The experience of an event begins for its audience when they first hear about it and only finishes when they stop thinking and talking about it.

In making the kind of work that I do with Coney, getting this is paramount. The primary focus of any interactive-immersive-playful-whatchamacallit has to be the experience of the audience (or better, specific audiences) from start to finish to understand better what they might do, how they might feel, what might get in the way. We often break the experience down into shorthanded segments – the advance to the event, the event itself, the tail of the event. We also often create audience personae to imagine how they’ll find something we make; currently Horace and Doris, Sonia and Phil, and the Family Smith amongst others are rattling around a piece tba in the devising.

But I think that this saying is incontrovertibly true not just for the kind of play that Coney makes but for any event, for any audience.

The advance includes that which is normally covered by marketing, but marketing is just one particular way of describing the relationship between an event or building and its audience. The audience’s foreknowledge, expectations, anticipations (even fears) of the experience are critical. Which is one reason why I hate most traditional theatre posters, the kind that pepper the walls of tube escalators with their gilded letters and portraits of the cast, because they communicate an expectation of the experience of theatre for audiences who never go to the theatre (and judging by those posters, are right never to do so).

The late great John McGrath in A Good Night Out writes about all of the event much better than I can and how “there are elements in the language of theatre beyond the text, even beyond the production, which are often more decisive, more central to one’s experience of the event than the text or the production…” anyone in any kind of theatre should read this book.

The advance brings the audience to the event, both time and place, but also imaginatively. Coney has used the advance like this for a while. So in advance of A Small Town Anywhere, an audience can choose if they wish to engage in a dialogue with the gatekeeper Small Town Historian, which helps them cast themselves into the Town and write their own history within it.

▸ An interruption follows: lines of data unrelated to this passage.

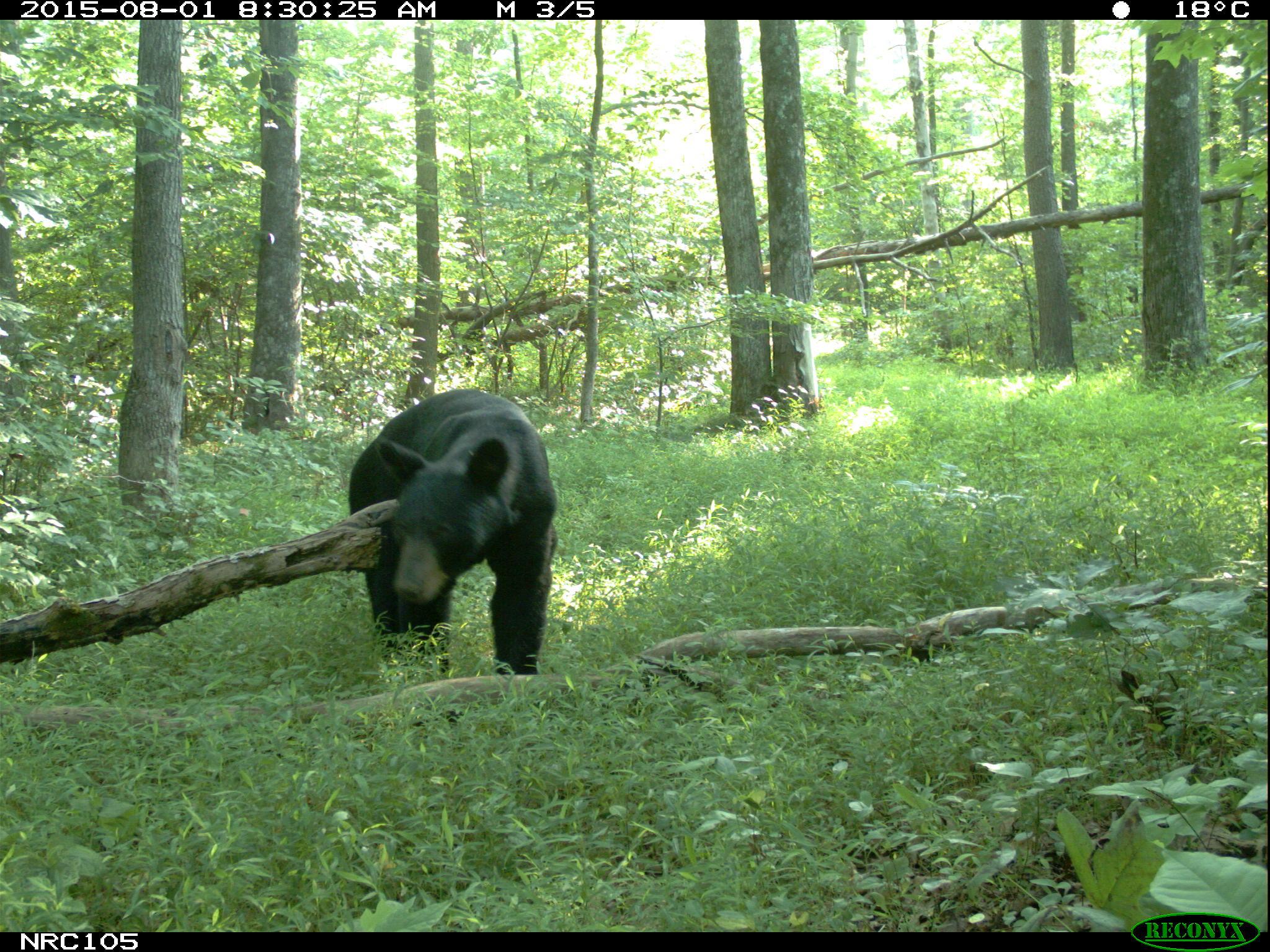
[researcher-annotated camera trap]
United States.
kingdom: Animalia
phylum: Chordata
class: Mammalia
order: Carnivora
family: Ursidae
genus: Ursus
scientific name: Ursus americanus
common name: american black bear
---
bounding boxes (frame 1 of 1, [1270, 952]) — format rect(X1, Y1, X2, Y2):
American Black Bear: rect(334, 383, 562, 681)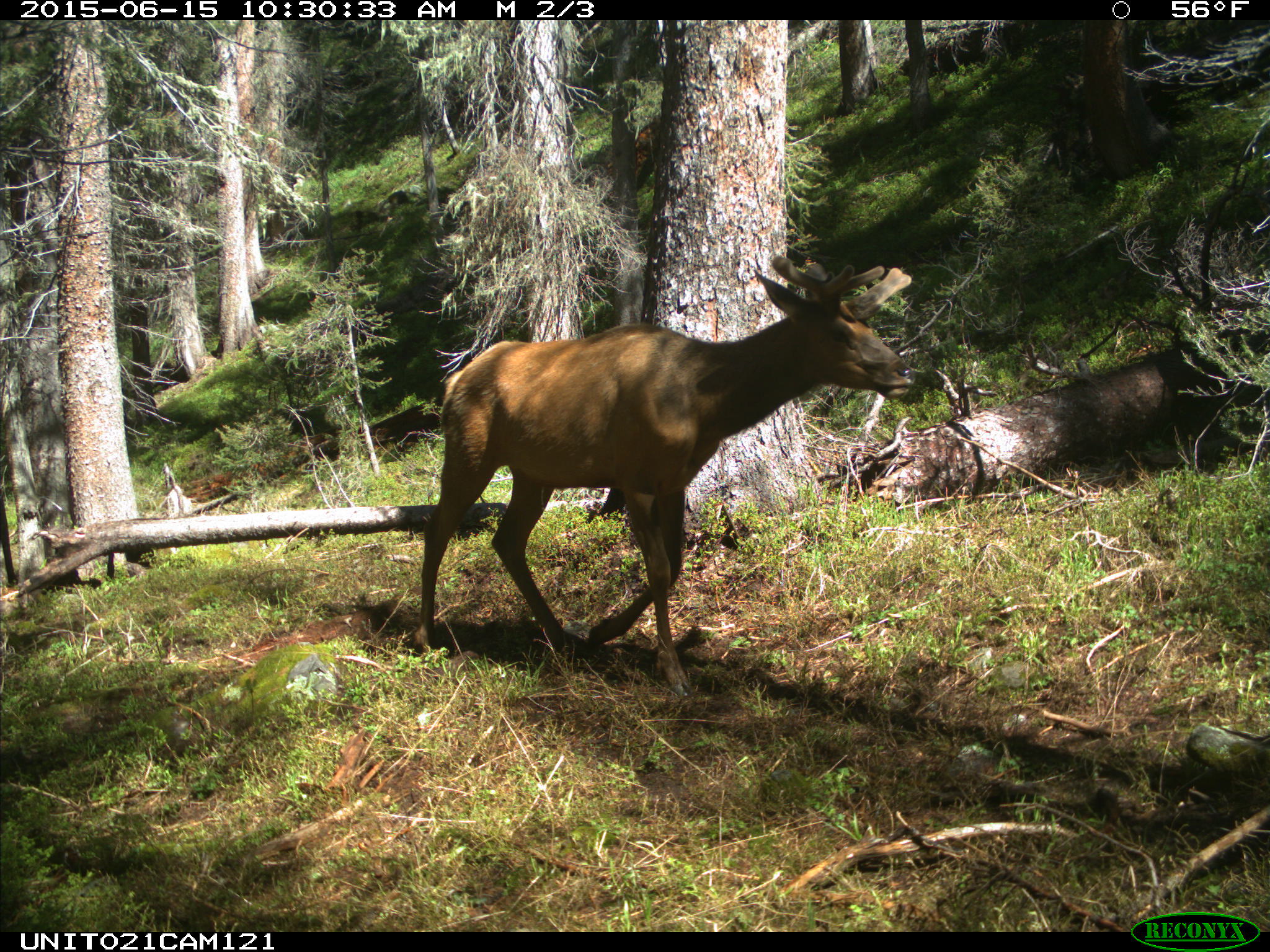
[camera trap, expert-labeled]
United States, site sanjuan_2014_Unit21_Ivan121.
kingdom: Animalia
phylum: Chordata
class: Mammalia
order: Artiodactyla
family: Cervidae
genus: Cervus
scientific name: Cervus elaphus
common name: red deer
Cervus elaphus (red deer).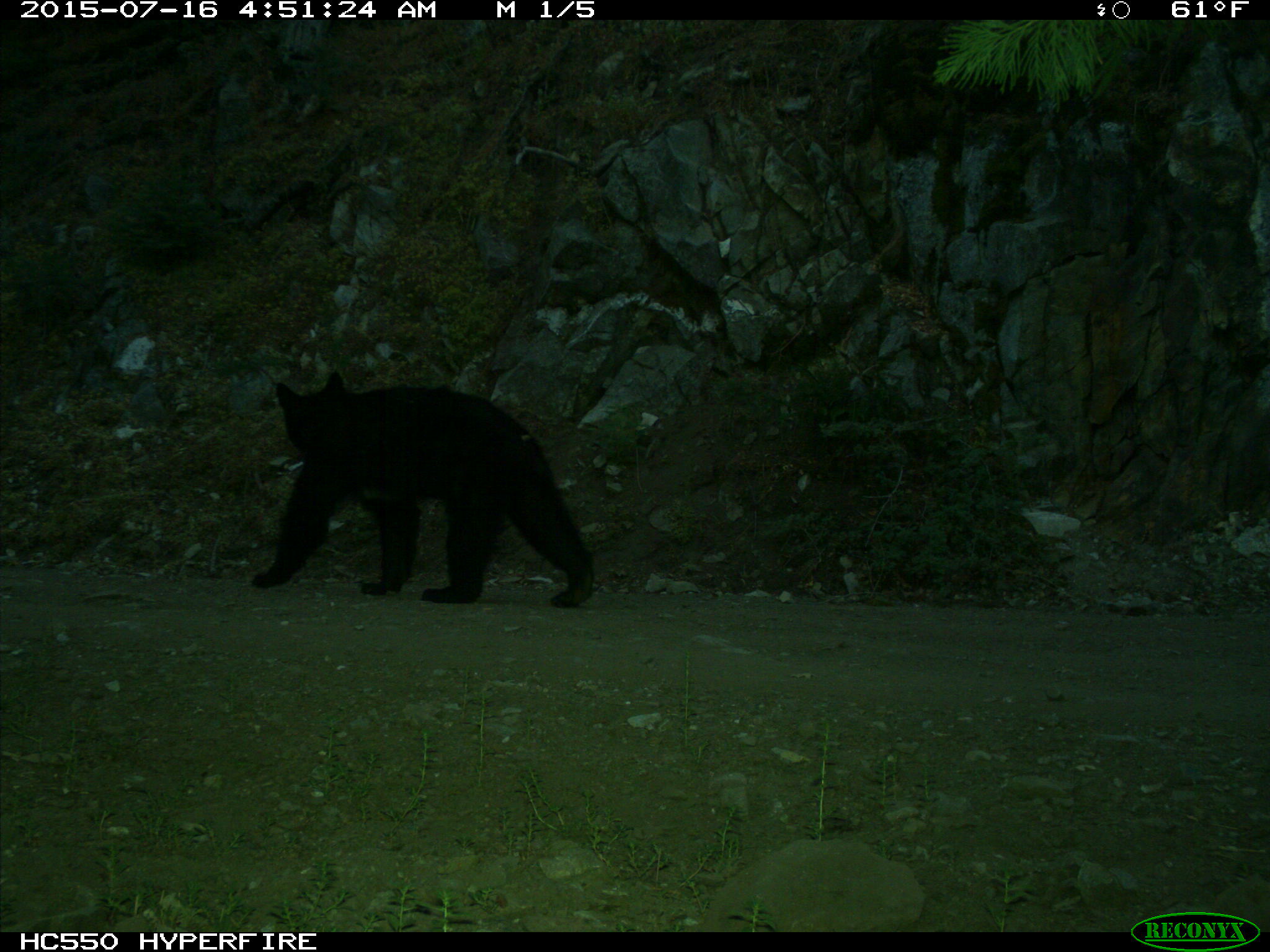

The event itself is not just the show (let’s talk about a theatre show to make it simple), but the experience of being in the theatre building itself. Matthew Reason did some brilliant research which took teenagers to the Lyceum in Edinburgh to watch Othello; afterwards, he conducted discourse analysis with them to reconstruct their experience. Those who’d been to the theatre – any theatre – several times already talked animatedly about Othello. But for those new to theatre were dominated in their discourse by the experience of being in a posh building surrounded by other predominantly older people, their sense of how they ought to behave and how they’d be told off if they didn’t. Othello didn’t really feature. It takes a few goes before anyone habituates to the experience of the event of theatre.

In the experience of the interactive-immersive event for the interactive-immersive audience, sudden and surprising agency is intoxicating. I just don’t know how long that lasts before habituation and the hangover kicks in.

The tail of an experience is important. Immediately after Small Town, we found it crucial to give all the audience a glass of wine in the Historian’s Salon so that they’d all be more likely to stick with each other and talk about what had just happened. This post-liminal space becomes a decompression chamber. Because their most common question was about how they compared to other nights and other audiences (a sly way also of finding out how much agency they’d really had) then a couple of weeks after the run was finished, the Historian sent them the final chapter of his History which did just that in seeking to distil the ‘average’ Town and failing because none such existed, I liked that they received that after they thought it was over. It’d have been better if it had been a physical tangible object rather than a pdf. I’ve cherished for years the picture of the skypointing blue-footed booby which Chris Goode left in my house at the end of his home performance We Must Perform A Quirkafleeg! Every time I pick it up, I remember the show and smile. I guess programmes do the same but they are not necessarily invested with the same charge.

I also liked a thought recently tweeted by @lyngardner, that thinking and talking about a piece of theatre, necessarily transient, keeps it alive in mind. A bit like the ghosts who stick around until everyone has forgotten about them.